-------- Material for this exercise --------

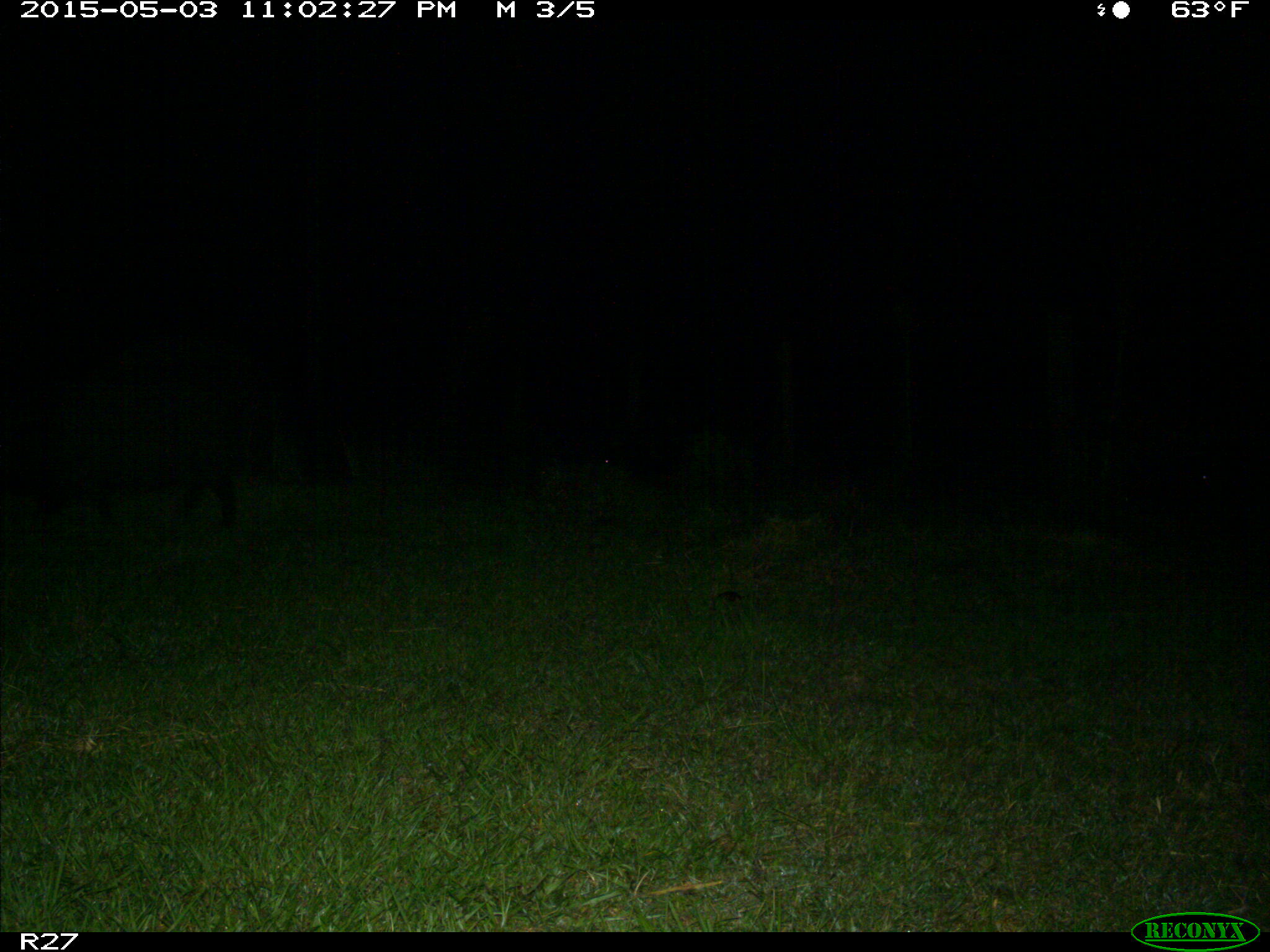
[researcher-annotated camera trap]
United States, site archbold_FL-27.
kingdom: Animalia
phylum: Chordata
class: Mammalia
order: Artiodactyla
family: Suidae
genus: Sus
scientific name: Sus scrofa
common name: wild boar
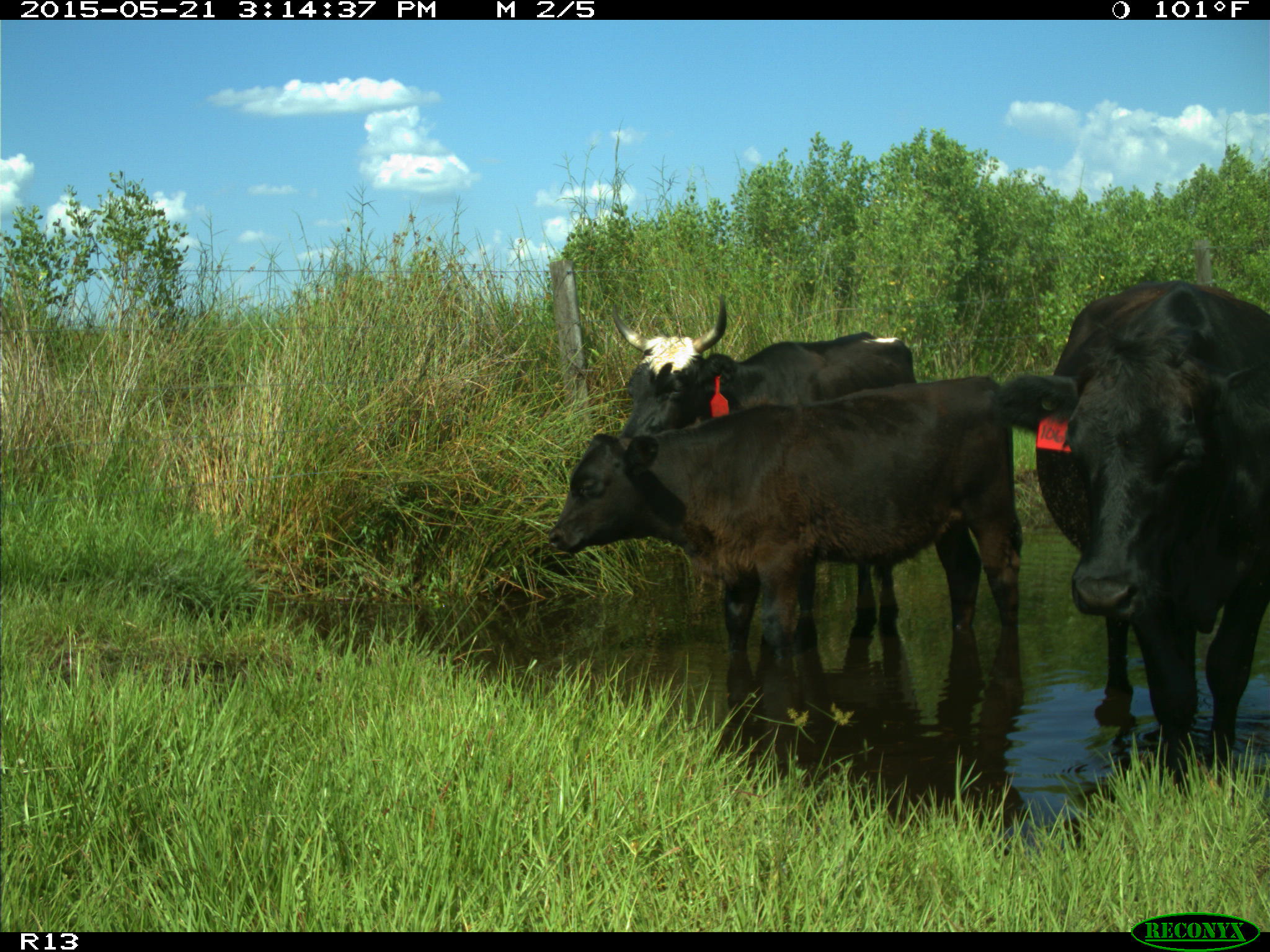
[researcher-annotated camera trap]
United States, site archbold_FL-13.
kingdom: Animalia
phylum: Chordata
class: Mammalia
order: Artiodactyla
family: Bovidae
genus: Bos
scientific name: Bos taurus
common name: domestic cow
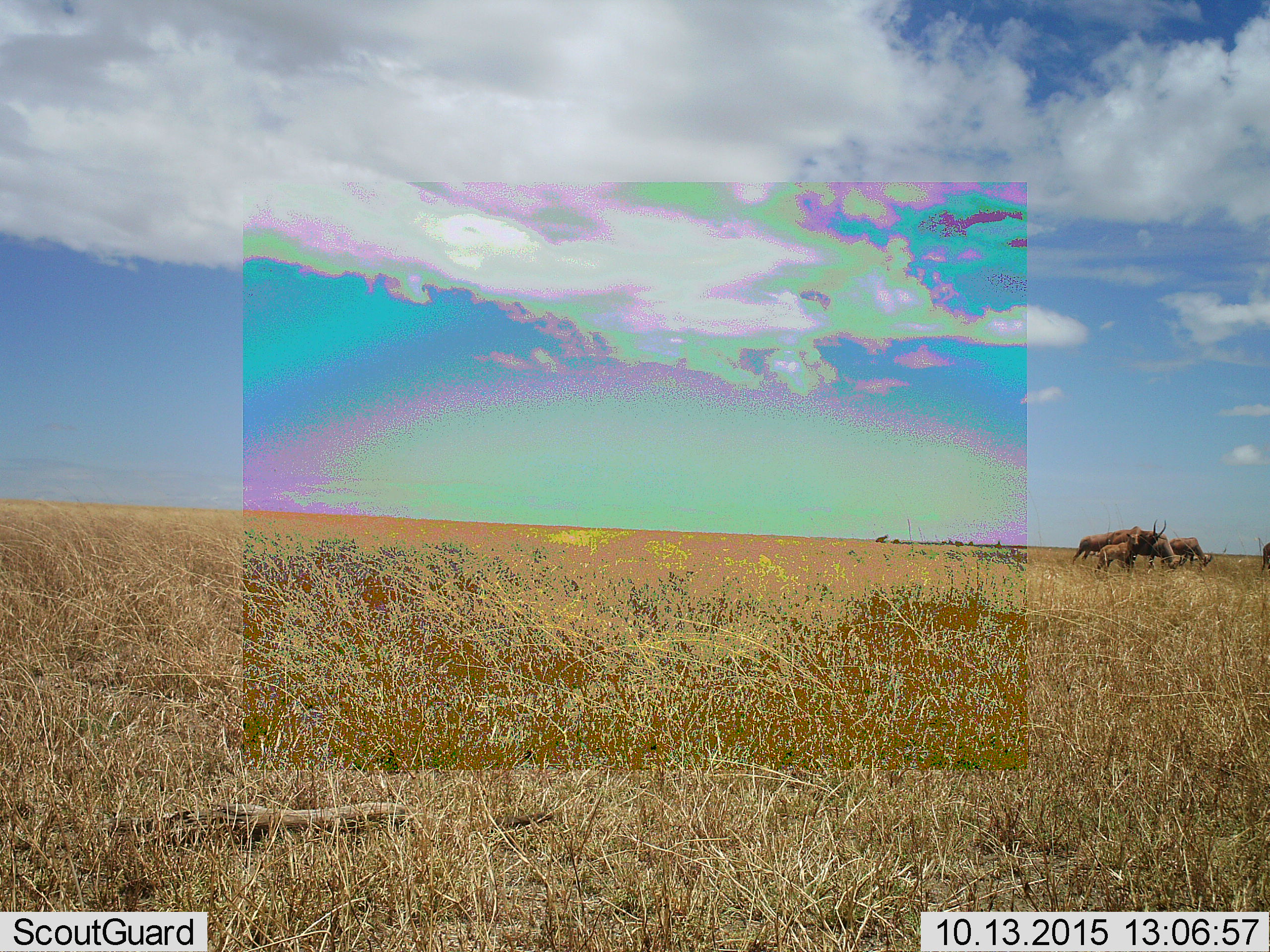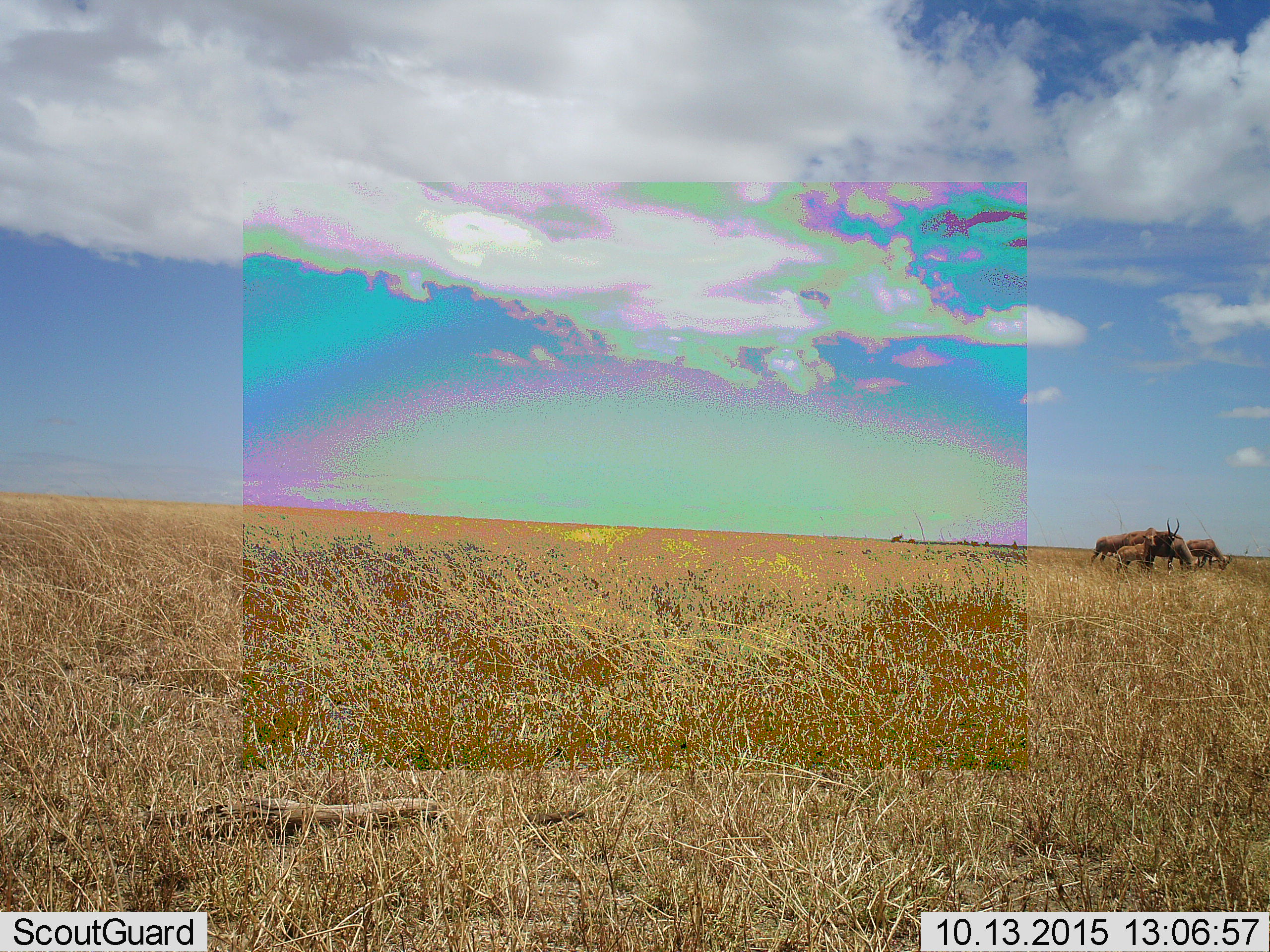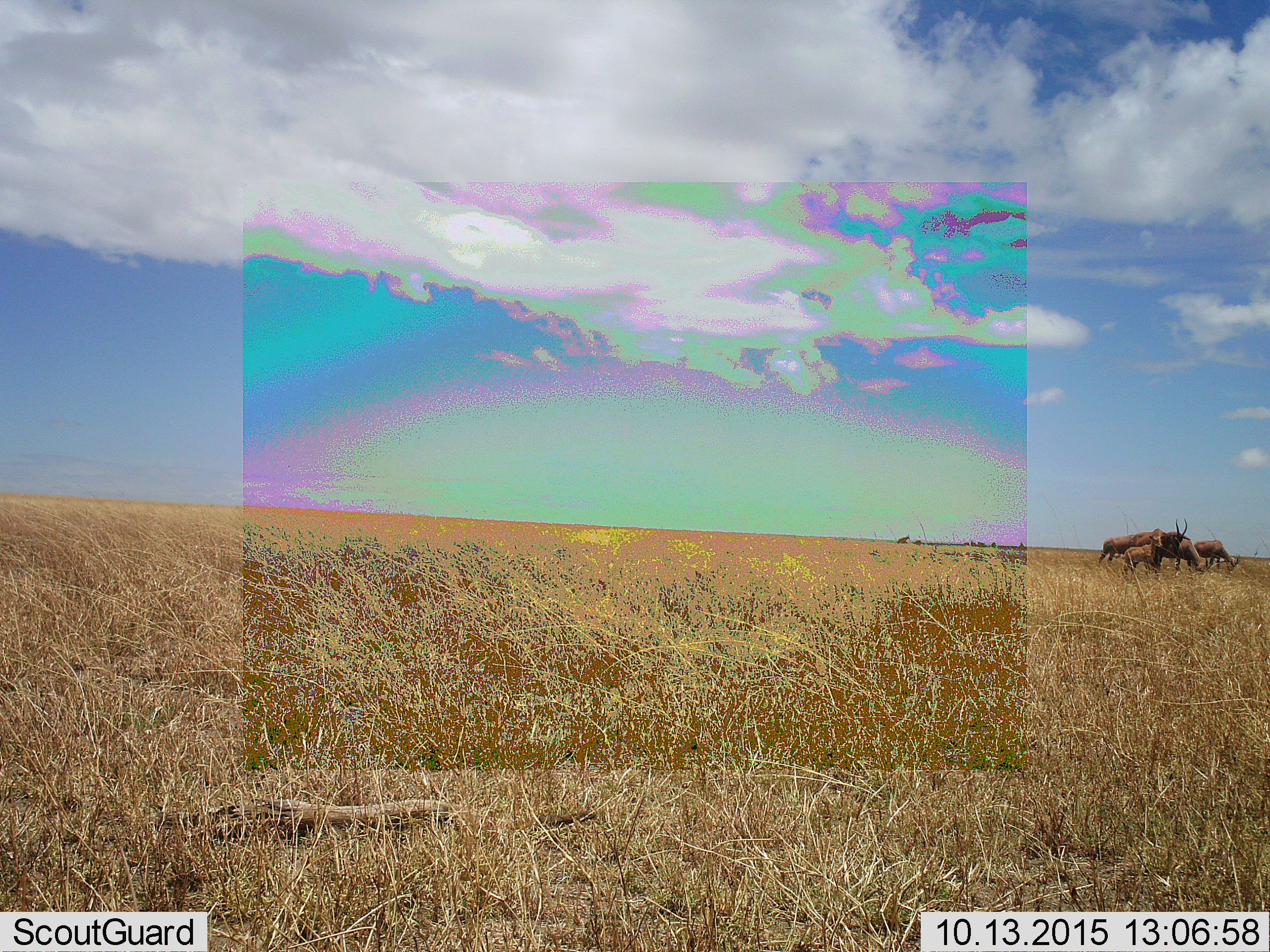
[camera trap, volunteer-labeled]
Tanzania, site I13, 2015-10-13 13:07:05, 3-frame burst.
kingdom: Animalia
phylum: Chordata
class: Mammalia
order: Artiodactyla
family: Bovidae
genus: Damaliscus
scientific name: Damaliscus lunatus jimela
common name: topi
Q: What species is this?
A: Topi (Damaliscus lunatus jimela).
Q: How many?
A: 5.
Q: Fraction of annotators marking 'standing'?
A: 83%.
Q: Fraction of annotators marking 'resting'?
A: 0%.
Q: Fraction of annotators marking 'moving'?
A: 0%.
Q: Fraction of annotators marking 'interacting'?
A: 0%.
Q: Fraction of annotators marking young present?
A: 100%.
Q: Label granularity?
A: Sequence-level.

--------

— Work request —
Images are to be left out; everything else in the material must be written out exactly.

— Solution —
[researcher-annotated camera trap]
United States, site archbold_FL-27.
kingdom: Animalia
phylum: Chordata
class: Mammalia
order: Artiodactyla
family: Suidae
genus: Sus
scientific name: Sus scrofa
common name: wild boar
[researcher-annotated camera trap]
United States, site archbold_FL-13.
kingdom: Animalia
phylum: Chordata
class: Mammalia
order: Artiodactyla
family: Bovidae
genus: Bos
scientific name: Bos taurus
common name: domestic cow
[camera trap, volunteer-labeled]
Tanzania, site I13, 2015-10-13 13:07:05, 3-frame burst.
kingdom: Animalia
phylum: Chordata
class: Mammalia
order: Artiodactyla
family: Bovidae
genus: Damaliscus
scientific name: Damaliscus lunatus jimela
common name: topi
Q: What species is this?
A: Topi (Damaliscus lunatus jimela).
Q: How many?
A: 5.
Q: Fraction of annotators marking 'standing'?
A: 83%.
Q: Fraction of annotators marking 'resting'?
A: 0%.
Q: Fraction of annotators marking 'moving'?
A: 0%.
Q: Fraction of annotators marking 'interacting'?
A: 0%.
Q: Fraction of annotators marking young present?
A: 100%.
Q: Label granularity?
A: Sequence-level.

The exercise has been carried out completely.